* **REQUIREMENT**: In the records below, find each line with the word "wildlife" and copy it.

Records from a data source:
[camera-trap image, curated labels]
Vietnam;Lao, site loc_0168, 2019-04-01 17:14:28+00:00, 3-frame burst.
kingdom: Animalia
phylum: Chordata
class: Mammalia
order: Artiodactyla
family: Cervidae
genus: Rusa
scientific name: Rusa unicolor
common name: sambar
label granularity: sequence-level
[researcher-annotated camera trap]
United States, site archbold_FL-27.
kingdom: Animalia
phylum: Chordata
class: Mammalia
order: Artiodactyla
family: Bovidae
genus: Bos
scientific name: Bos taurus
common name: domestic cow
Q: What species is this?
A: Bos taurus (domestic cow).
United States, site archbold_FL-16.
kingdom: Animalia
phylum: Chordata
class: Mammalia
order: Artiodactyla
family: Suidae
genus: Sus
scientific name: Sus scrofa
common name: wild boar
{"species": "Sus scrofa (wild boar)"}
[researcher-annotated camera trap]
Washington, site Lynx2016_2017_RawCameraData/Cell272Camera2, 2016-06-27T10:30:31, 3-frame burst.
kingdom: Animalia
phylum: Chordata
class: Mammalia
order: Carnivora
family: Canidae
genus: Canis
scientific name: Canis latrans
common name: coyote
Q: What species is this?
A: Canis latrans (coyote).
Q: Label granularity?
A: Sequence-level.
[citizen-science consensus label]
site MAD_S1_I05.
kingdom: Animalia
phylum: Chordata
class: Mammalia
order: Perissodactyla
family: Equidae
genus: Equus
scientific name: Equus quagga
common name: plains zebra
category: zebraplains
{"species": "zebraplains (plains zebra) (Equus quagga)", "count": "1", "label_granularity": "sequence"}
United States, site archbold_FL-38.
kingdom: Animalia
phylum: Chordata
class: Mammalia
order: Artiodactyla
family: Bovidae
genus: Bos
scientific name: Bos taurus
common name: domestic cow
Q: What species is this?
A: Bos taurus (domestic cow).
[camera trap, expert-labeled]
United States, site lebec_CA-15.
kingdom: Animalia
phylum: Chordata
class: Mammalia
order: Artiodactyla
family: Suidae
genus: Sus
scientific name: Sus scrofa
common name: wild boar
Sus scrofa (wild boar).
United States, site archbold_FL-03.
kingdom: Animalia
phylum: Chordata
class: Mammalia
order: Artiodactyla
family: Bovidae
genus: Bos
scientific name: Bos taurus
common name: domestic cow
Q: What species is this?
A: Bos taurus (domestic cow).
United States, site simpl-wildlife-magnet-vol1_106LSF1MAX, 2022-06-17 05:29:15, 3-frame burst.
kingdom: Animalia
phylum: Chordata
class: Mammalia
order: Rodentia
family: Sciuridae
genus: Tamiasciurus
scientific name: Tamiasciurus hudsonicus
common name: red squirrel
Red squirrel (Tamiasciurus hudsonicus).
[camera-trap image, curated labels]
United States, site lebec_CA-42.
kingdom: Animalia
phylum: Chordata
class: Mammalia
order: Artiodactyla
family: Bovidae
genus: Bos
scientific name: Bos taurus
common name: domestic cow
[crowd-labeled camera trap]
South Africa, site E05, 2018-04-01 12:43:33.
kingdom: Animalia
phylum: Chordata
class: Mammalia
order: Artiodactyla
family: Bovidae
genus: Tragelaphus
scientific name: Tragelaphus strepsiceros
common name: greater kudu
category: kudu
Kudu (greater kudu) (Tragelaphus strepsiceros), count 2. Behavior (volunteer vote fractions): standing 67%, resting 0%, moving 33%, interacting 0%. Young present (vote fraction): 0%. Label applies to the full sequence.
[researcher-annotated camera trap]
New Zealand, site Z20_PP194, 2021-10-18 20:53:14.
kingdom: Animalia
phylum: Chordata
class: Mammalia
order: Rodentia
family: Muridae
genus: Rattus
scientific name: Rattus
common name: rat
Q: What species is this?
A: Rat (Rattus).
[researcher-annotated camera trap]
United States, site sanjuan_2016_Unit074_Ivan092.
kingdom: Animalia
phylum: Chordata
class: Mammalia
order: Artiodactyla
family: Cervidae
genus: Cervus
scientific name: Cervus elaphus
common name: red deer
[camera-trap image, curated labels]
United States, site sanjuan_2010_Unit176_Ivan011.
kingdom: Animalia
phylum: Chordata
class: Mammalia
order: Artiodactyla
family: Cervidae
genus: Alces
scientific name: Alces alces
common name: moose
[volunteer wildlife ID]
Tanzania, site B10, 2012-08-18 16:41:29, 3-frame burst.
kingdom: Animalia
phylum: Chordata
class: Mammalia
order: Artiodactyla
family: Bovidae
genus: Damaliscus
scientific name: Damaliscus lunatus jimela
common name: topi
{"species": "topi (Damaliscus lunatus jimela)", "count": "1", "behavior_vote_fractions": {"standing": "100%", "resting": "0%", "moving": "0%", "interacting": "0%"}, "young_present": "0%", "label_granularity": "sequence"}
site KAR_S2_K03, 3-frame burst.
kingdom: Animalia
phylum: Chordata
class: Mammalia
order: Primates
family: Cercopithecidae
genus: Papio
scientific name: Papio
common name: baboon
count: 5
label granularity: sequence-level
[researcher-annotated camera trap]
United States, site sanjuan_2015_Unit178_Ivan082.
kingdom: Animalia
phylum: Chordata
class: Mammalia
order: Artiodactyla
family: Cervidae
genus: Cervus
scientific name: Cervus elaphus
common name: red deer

* **EXPECTED ANSWER**:
United States, site simpl-wildlife-magnet-vol1_106LSF1MAX, 2022-06-17 05:29:15, 3-frame burst.
[volunteer wildlife ID]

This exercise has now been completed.